I’m using the Exact Online API with OAuth2 (support).
The OAuth2 flow is working, until a token needs to be refreshed. As you can see in this image I do multiple requests to the Exact API, authorised with OAuth2:
It looks like it is trying to refresh the token for a second time, so it seems like the new access token received in the first refresh request is not saved properly yet before the second request starts.
After I restart the workflow it successfully runs the whole workflow.
This behaviour makes it impossible to run the workflow as a cron job.
Ah OK, then it sadly makes sense. That is a known issue. A fix got already implemented here:
It does however require a change in literally every node. This PR does that but there are sadly also a lot of other nodes of other people out there. So before we make this breaking change did we want to see if we can bundle some breaking changes together to not having to break things multiple times. For that reason do I have currently sadly no ETA on when it will be merged.
Do you run n8n via Docker? Because then you could easily build an own image with that fix included.
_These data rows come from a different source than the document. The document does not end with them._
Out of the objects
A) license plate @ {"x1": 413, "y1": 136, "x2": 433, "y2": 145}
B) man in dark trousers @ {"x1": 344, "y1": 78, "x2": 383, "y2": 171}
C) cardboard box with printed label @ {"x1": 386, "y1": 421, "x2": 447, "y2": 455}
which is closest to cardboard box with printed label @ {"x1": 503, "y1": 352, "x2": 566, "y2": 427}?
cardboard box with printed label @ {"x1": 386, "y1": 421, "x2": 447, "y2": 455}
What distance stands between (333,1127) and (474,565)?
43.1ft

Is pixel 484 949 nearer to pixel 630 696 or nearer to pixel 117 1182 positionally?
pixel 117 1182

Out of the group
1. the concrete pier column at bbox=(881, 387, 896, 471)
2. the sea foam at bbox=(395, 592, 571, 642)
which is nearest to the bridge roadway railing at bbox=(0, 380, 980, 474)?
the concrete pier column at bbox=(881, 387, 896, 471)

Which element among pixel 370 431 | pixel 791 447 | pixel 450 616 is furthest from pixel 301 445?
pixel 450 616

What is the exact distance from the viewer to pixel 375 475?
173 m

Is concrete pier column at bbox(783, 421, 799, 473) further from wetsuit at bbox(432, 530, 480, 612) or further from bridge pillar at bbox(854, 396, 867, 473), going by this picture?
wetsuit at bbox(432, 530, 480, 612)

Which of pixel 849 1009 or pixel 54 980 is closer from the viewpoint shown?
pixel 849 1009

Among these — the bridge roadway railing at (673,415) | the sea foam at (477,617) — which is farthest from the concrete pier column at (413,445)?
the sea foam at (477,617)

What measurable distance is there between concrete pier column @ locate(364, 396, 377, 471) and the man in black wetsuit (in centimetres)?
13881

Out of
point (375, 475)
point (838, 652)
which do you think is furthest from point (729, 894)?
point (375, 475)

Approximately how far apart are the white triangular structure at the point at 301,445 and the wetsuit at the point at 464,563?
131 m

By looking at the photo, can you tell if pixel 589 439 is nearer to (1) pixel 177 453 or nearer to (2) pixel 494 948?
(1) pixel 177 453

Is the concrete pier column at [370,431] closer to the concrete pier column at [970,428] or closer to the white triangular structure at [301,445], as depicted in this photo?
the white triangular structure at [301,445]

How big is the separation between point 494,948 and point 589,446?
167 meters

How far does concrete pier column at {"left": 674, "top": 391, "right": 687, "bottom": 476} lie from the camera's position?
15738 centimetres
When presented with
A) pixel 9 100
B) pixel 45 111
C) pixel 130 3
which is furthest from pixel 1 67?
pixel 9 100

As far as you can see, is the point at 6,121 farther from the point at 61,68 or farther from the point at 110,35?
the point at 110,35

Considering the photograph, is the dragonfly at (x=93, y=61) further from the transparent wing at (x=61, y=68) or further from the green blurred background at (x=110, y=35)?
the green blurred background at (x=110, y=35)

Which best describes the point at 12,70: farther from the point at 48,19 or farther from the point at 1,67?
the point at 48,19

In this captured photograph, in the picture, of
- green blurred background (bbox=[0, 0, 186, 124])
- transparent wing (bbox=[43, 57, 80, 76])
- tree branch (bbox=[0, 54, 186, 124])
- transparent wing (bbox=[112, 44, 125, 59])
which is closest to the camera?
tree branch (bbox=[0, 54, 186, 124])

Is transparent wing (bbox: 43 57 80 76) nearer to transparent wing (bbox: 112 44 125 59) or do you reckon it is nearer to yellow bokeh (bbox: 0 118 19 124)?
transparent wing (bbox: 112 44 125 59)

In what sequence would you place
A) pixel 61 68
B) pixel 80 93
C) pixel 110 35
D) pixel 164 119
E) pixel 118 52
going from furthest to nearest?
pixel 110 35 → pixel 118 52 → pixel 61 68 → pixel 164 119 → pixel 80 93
Glad to hear that it works. As it is a breaking change (on the code side) are we currently waiting on getting also another feature ready with another breaking change to not cause to many problems for users with custom nodes. Once that is ready will we release them together.
We are unfortunately running into the same issue, also with the Exact Online API.
Is there already a time window for the release of this fix?
It would be especially important for use in the authentication part of the ‘HTTP Request’ node.
Hi @freddie, very curious if you have been able to solve your issue and if you have any advice on connecting to exact online. As far as I can tell on my end the OAuth2 credentials are picked up by n8n correctly but running any request using the credentials will simply get hang on “executing node”.
Then if it does not refresh it, Exact Online might be expecting something non-standard when refreshing the token. It isn’t easy to have an OAuth2 flow so generic that it covers all possible cases. Even though it’s a standard, some companies choose to add a minor tweak to it. This issue might solve by creating an Exact Online node because, in the node, we can use variables that change the refresh token behavior, unlike with the HTTP node. The other option would be to make the OAuth2 flow credentials more extensible to cover non-standard user cases. The latter will take a considerable amount of work.